正说着,管家来报:“老爷,杨大人来了,说有要事相商。”
杨岳披着一身雪花进来,脸色凝重。屏退左右后,他压低声音:“国公,锦衣卫在江南查到些东西,关于那个孩子……”
陆铮心中一紧:“朱明?”
“是。”杨岳从怀中取出一份密函,“周墨林的人暗中查了三年,终于找到线索:七年前,光宗庶子朱常溥因‘巫蛊案’被废为庶人,流放凤阳。
途中,其怀有身孕的侧妃王氏失踪。据当时护送的一个老军回忆,王氏被一伙神秘人劫走,往江南方向去了。”
“时间对得上。”陆铮沉吟,“朱明今年七岁,若王氏当年被劫时已怀孕……”
“还有这个。”杨岳又取出一张拓片,“这是从朱明玉佩上偷偷拓下的纹样。我请内监里的老人辨认,说是光宗一系皇子的制式玉佩,龙睛点朱砂,是庶出标志。”
暖阁里炭火噼啪,却驱不散忽然降临的寒意。
陆铮看着拓片上精致的蟠龙纹,良久才道:“光宗庶孙……若身份坐实,他就是靖安帝的堂叔,血缘比桂王、福王更近正统。”
“正是最麻烦之处。”杨岳苦笑,“太后若知道有这么一个皇孙流落民间,会如何想?
朝中那些对‘陆杨体制’不满的旧臣,若拿他做文章,又会如何?”
“朱明自己知道吗?”
“应该不知。

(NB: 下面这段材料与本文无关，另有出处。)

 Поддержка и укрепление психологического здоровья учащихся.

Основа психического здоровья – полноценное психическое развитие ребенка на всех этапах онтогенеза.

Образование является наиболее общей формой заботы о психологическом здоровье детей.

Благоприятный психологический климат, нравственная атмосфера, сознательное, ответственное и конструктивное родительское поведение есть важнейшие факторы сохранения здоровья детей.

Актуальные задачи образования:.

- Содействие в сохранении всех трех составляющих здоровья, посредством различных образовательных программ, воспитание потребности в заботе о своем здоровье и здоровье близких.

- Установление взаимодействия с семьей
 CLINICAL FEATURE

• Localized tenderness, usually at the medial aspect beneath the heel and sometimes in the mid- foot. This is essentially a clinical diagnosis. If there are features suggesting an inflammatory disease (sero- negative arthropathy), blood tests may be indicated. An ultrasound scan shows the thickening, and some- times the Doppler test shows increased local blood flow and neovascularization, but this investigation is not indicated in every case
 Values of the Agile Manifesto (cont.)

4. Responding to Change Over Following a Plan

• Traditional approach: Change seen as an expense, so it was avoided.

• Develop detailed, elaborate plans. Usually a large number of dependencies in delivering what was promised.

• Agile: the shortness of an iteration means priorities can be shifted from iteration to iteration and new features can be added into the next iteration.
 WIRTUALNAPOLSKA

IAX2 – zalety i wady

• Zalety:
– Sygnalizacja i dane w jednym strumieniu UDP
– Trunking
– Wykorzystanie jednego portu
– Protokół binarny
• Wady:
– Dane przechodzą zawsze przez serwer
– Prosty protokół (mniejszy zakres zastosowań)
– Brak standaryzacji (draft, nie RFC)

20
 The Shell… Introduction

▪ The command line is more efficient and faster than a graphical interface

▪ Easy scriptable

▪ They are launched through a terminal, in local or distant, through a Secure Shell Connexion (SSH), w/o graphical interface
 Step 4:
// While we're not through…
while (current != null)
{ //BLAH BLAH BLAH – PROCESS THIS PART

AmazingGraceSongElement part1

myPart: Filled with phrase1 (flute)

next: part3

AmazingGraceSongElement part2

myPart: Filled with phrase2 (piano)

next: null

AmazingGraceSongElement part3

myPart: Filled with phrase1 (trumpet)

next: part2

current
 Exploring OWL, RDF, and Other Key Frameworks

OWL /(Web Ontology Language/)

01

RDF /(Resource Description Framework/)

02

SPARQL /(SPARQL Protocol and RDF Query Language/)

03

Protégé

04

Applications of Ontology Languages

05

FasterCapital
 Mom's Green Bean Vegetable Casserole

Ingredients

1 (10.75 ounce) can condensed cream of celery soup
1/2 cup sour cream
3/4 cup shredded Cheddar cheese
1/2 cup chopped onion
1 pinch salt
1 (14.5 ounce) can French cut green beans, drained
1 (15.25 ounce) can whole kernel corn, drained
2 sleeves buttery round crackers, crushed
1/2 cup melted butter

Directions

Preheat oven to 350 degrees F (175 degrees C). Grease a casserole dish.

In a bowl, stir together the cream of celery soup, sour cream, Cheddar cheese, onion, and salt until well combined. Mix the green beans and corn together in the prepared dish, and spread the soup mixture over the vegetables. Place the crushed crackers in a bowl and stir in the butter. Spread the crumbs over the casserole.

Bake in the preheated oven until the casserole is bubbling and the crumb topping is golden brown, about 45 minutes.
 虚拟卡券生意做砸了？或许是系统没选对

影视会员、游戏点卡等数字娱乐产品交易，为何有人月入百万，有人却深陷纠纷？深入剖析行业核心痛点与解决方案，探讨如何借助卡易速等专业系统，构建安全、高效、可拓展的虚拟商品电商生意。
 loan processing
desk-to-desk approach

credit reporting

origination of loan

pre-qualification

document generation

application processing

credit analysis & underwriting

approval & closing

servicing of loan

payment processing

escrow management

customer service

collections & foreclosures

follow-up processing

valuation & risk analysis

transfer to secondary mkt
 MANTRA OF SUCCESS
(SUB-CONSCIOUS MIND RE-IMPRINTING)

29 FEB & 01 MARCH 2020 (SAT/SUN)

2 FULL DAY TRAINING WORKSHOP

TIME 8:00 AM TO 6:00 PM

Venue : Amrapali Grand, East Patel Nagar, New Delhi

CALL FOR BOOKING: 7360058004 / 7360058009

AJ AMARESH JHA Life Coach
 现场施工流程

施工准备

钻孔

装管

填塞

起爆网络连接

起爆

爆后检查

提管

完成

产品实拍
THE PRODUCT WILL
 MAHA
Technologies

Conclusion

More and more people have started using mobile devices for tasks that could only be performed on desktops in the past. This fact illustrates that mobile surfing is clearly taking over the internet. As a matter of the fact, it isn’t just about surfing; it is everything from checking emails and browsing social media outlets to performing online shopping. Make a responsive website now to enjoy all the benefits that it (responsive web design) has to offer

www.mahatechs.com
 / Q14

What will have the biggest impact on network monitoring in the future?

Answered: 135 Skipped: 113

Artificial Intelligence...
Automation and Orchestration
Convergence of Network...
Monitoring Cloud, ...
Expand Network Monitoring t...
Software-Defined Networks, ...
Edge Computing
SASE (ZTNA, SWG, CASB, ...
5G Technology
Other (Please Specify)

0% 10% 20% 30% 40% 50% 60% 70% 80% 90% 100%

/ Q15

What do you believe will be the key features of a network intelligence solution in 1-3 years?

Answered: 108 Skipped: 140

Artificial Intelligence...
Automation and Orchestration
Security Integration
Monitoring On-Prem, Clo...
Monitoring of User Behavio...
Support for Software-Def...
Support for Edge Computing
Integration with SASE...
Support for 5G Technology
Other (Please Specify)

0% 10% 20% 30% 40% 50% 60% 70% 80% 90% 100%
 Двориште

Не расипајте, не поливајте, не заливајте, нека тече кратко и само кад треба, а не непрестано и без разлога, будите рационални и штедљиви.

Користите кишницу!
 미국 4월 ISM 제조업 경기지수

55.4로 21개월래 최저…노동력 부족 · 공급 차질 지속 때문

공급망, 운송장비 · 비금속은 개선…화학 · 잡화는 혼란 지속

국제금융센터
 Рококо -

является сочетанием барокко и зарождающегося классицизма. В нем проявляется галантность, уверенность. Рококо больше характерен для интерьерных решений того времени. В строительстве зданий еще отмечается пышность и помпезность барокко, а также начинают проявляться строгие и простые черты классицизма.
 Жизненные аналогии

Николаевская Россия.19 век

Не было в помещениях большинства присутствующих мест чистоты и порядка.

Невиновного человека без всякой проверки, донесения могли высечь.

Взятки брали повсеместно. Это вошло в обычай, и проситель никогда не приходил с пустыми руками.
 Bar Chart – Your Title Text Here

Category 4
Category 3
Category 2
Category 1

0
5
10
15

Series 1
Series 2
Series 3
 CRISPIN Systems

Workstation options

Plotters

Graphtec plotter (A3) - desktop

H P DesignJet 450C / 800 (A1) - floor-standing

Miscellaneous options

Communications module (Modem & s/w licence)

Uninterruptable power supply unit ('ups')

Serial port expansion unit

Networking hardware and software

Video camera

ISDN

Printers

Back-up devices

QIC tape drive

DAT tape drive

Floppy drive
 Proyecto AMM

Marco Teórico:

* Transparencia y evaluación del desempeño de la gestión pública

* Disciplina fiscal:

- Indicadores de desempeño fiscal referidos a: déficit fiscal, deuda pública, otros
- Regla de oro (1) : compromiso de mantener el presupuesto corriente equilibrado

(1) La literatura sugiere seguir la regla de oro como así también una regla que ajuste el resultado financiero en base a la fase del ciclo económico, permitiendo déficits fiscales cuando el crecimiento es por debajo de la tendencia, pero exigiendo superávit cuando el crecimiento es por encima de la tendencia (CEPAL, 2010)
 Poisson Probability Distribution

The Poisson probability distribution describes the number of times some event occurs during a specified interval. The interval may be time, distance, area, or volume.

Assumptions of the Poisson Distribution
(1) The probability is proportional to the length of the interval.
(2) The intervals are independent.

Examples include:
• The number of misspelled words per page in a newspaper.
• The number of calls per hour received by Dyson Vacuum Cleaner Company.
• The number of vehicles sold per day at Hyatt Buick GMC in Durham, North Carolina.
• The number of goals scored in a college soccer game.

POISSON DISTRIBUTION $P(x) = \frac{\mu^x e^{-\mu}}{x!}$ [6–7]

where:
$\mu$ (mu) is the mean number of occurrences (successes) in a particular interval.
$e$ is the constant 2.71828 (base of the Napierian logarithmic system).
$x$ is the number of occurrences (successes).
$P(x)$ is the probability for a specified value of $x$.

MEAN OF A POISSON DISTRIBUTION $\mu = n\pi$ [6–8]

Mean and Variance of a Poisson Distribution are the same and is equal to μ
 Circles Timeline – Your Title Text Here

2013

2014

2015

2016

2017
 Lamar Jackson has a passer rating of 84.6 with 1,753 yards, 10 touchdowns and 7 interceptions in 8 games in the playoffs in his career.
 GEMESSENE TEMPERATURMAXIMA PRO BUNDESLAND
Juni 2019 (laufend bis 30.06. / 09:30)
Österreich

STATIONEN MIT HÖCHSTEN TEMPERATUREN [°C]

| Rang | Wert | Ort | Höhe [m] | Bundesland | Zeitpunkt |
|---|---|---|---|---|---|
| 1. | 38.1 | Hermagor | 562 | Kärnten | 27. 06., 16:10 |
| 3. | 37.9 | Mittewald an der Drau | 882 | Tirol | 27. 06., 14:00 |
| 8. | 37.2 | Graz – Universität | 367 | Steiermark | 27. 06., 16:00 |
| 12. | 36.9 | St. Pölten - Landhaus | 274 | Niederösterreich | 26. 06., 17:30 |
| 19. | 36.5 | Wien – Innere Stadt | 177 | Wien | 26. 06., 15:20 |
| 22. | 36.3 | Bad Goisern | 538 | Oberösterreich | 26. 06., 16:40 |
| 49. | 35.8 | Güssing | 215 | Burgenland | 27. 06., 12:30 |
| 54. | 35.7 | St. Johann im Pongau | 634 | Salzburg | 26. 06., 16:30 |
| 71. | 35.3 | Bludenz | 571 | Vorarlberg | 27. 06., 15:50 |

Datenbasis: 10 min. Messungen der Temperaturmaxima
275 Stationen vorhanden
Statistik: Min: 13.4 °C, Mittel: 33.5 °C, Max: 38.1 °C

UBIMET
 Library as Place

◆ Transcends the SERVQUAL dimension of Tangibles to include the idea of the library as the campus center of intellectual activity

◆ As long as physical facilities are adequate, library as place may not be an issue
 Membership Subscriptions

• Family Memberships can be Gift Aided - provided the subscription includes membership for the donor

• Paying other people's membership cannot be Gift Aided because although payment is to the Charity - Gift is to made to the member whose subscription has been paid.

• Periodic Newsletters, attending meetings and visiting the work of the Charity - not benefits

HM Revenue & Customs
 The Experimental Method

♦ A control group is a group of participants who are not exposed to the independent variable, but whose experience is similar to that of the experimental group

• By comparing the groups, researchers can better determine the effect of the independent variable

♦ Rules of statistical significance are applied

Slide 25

照顾他的人都是精挑细选的,口风极严。但孩子渐长,迟早会问起身世。”
陆铮踱到窗前。雪越下越大,庭院里已白茫茫一片。
七年前的那场“巫蛊案”,他略有耳闻——说是光宗庶子诅咒太子,证据确凿,先帝震怒,将一干人等都处置了。但现在想来,未必不是党争倾轧。
若朱明真是冤案遗孤,他该如何处置?杀,于心不忍;留,后患无穷。
“先严密监控,但不动作。”陆铮最终道,“朱明才七岁,至少还有十年才成年。这十年,足够我们巩固新政,也足够……看他成长为怎样的人。”
“国公的意思是?”
“若他真是个聪慧仁厚的孩子,未必不能成为助力。”陆铮目光深远,“若他心怀怨愤、被人利用,再处置不迟。
但记住,此事绝密,仅限于你我、周墨林三人知晓。”
“明白。”
杨岳告辞后,陆铮独坐良久。苏婉清端来热茶,轻声问:“可是朝中有难事?”
陆铮握住妻子的手,摇了摇头:“无妨。只是想起安儿……他在宫里可好?”
“昨日太后让人传话,说安儿与皇上相处甚欢,两个孩子在御花园堆雪人呢。”苏婉清笑道,“太后还赏了安儿一块暖玉,说是皇上非要给的。”
陆铮心中稍慰。陆安与靖安帝若能自幼相伴成长,将来君臣相得,或许能化解权力交接时的许多矛盾。
但朱明的存在,像一颗埋在时光里的暗雷。他不知道这颗雷何时会爆,也不知道爆炸时会伤到谁。
腊月初八,郑广铭水师对双月岛发动总攻。
战事持续三天三夜。郑森率敢死队趁夜泅渡,摸掉北面炮台守军,打开水道。主力舰队突入海湾,与岛上守军激战。
正如所料,群龙无首的守军士气低落,在“投降免死”的喊话中,陆续有船只升起白旗。
第四日清晨,双月岛主寨陷落。
郑广铭第一时间带人冲进岛主府邸,在密室中找到一个铁箱。
打开后,里面没有传国玉玺,却有一份绢帛诏书、一方金印。